▶ **Excerpted data**
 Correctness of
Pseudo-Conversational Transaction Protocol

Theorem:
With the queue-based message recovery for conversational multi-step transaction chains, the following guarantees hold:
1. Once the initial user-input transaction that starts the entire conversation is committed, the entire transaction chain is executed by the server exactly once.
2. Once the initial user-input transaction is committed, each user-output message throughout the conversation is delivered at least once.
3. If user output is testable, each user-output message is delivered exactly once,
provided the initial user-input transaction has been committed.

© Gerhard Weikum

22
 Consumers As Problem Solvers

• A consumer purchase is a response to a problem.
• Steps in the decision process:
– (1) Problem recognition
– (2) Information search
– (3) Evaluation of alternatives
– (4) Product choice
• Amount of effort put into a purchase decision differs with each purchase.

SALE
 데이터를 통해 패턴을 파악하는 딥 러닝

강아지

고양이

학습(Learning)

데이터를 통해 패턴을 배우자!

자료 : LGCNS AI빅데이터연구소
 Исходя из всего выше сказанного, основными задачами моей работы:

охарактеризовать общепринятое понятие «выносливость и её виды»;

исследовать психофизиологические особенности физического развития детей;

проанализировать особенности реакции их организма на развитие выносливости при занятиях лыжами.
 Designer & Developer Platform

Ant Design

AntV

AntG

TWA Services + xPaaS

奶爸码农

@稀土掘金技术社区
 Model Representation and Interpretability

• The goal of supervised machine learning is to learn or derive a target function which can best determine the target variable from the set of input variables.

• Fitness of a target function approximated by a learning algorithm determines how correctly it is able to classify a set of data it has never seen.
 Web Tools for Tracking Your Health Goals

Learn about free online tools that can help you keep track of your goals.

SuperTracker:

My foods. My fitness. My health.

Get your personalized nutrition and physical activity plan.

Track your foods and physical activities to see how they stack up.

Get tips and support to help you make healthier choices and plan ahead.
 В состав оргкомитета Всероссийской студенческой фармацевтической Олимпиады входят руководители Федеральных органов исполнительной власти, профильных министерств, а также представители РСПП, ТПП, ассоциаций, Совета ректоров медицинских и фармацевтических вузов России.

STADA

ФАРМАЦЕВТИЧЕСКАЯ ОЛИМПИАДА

▶ **Exercise**
Please output the records once more, exactly as they were written.

▶ **Answer box**
 Correctness of
Pseudo-Conversational Transaction Protocol

Theorem:
With the queue-based message recovery for conversational multi-step transaction chains, the following guarantees hold:
1. Once the initial user-input transaction that starts the entire conversation is committed, the entire transaction chain is executed by the server exactly once.
2. Once the initial user-input transaction is committed, each user-output message throughout the conversation is delivered at least once.
3. If user output is testable, each user-output message is delivered exactly once,
provided the initial user-input transaction has been committed.

© Gerhard Weikum

22
 Consumers As Problem Solvers

• A consumer purchase is a response to a problem.
• Steps in the decision process:
– (1) Problem recognition
– (2) Information search
– (3) Evaluation of alternatives
– (4) Product choice
• Amount of effort put into a purchase decision differs with each purchase.

SALE
 데이터를 통해 패턴을 파악하는 딥 러닝

강아지

고양이

학습(Learning)

데이터를 통해 패턴을 배우자!

자료 : LGCNS AI빅데이터연구소
 Исходя из всего выше сказанного, основными задачами моей работы:

охарактеризовать общепринятое понятие «выносливость и её виды»;

исследовать психофизиологические особенности физического развития детей;

проанализировать особенности реакции их организма на развитие выносливости при занятиях лыжами.
 Designer & Developer Platform

Ant Design

AntV

AntG

TWA Services + xPaaS

奶爸码农

@稀土掘金技术社区
 Model Representation and Interpretability

• The goal of supervised machine learning is to learn or derive a target function which can best determine the target variable from the set of input variables.

• Fitness of a target function approximated by a learning algorithm determines how correctly it is able to classify a set of data it has never seen.
 Web Tools for Tracking Your Health Goals

Learn about free online tools that can help you keep track of your goals.

SuperTracker:

My foods. My fitness. My health.

Get your personalized nutrition and physical activity plan.

Track your foods and physical activities to see how they stack up.

Get tips and support to help you make healthier choices and plan ahead.
 В состав оргкомитета Всероссийской студенческой фармацевтической Олимпиады входят руководители Федеральных органов исполнительной власти, профильных министерств, а также представители РСПП, ТПП, ассоциаций, Совета ректоров медицинских и фармацевтических вузов России.

STADA

ФАРМАЦЕВТИЧЕСКАЯ ОЛИМПИАДА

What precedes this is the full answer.